**STATED EXERCISE 1**
Please count the lines of the rows below that contain the string "rule", and give only the number.

**DOCUMENT EXCERPT**
=====

Finding the right target
Energy Transfer is constantly in acquisition mode, and it has a staff of four people who look for those opportunities. That staff networks within the industry and looks for leads from banks and sometimes competitors about what businesses could be on the market. Additional staff, which includes engineers and financial analysts, is often asked to look at a potential acquisition when Energy Transfer gets fairly far into the process.
Warren says the first things he wants to know about any company up for sale are summed up in three questions: “How are they operating today? How much of the capacity is being utilized today? And what are they charging for that service?”
In other words, what’s the untapped potential?
As an example, Warren cites the company’s purchase of a pipeline built to supply TXU Fuel Co.’s power plant.
“We looked at it and said, ‘Here’s a pipeline built to transport natural gas and charge maximum rates,’” he says. “‘We don’t care if it goes to a power plant or a brick manufacturer.’ We began to analyze that asset and realized there was a tremendous amount of unused potential.”
After Energy Transfer has determined that a company has potential, Warren examines the culture of the company he wants to acquire. Energy Transfer’s culture is dress-down, jeans-to-the-office casual, but the employees work hard.

=====

**ROWS**

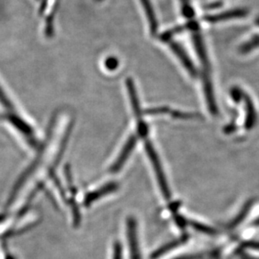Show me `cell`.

=====

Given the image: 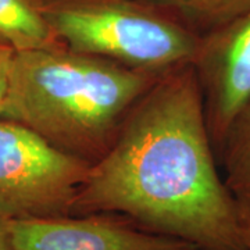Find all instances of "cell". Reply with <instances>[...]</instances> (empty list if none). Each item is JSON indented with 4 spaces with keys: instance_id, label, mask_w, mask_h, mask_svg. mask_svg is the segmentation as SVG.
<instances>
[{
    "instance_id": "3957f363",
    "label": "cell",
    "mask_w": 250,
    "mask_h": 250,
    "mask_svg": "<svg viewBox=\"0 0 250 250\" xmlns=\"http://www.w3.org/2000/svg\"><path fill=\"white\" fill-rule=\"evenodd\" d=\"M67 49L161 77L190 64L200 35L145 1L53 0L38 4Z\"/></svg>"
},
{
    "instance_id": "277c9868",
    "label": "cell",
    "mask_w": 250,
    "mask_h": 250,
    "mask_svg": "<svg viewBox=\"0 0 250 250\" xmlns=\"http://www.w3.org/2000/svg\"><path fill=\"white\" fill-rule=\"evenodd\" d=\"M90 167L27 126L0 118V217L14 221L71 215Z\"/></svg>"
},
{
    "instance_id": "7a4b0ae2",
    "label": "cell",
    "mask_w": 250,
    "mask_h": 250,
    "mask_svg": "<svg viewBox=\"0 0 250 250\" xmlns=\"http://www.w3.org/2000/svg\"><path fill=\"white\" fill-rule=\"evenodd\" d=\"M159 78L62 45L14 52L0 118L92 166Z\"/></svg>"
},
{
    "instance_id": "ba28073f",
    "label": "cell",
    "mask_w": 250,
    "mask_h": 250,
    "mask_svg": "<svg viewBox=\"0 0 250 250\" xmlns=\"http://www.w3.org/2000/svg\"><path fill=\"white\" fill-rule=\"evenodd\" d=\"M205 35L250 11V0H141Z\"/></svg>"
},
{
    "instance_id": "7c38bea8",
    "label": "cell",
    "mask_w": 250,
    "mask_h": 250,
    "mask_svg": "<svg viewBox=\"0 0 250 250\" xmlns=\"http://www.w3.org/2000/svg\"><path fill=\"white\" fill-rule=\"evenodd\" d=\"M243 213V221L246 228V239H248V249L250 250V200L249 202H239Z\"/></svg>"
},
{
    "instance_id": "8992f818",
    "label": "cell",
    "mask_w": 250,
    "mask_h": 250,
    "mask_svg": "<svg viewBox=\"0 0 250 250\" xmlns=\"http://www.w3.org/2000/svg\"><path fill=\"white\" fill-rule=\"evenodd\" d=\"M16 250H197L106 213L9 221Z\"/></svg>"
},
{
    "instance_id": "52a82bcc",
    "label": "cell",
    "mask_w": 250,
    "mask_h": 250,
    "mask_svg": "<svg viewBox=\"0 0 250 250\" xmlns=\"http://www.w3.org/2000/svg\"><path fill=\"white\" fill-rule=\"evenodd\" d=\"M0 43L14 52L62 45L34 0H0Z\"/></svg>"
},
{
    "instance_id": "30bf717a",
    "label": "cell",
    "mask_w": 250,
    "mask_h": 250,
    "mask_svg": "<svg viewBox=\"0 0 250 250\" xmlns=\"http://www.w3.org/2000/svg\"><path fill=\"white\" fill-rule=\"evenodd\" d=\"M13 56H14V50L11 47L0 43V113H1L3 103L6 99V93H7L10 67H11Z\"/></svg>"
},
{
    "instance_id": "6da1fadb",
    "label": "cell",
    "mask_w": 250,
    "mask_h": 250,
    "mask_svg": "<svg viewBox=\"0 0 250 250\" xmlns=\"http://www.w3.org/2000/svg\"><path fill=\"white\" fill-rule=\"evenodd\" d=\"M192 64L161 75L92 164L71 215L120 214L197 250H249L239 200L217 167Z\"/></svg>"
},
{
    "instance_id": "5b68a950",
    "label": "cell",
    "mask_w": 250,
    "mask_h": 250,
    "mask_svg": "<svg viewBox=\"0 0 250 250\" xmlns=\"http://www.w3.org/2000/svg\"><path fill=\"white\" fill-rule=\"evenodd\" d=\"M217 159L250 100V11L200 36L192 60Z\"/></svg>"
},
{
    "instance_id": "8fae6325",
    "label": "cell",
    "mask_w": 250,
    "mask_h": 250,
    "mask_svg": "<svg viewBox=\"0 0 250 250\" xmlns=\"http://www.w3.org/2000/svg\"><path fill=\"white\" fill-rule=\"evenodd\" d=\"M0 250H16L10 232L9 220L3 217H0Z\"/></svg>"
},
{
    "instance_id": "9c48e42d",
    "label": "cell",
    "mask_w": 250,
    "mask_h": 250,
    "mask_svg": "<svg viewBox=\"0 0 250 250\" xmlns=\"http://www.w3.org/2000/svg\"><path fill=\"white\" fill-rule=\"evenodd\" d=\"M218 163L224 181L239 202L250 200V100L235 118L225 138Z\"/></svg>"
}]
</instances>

=====

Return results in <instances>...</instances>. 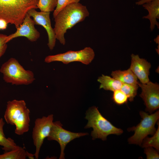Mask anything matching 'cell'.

=====

**STATED EXERCISE 2**
According to the passage on Energy Transfer's acquisitions, how many people are on the staff that looks for acquisition opportunities?

**FULL SOLUTION 1**
12

**FULL SOLUTION 2**
Four.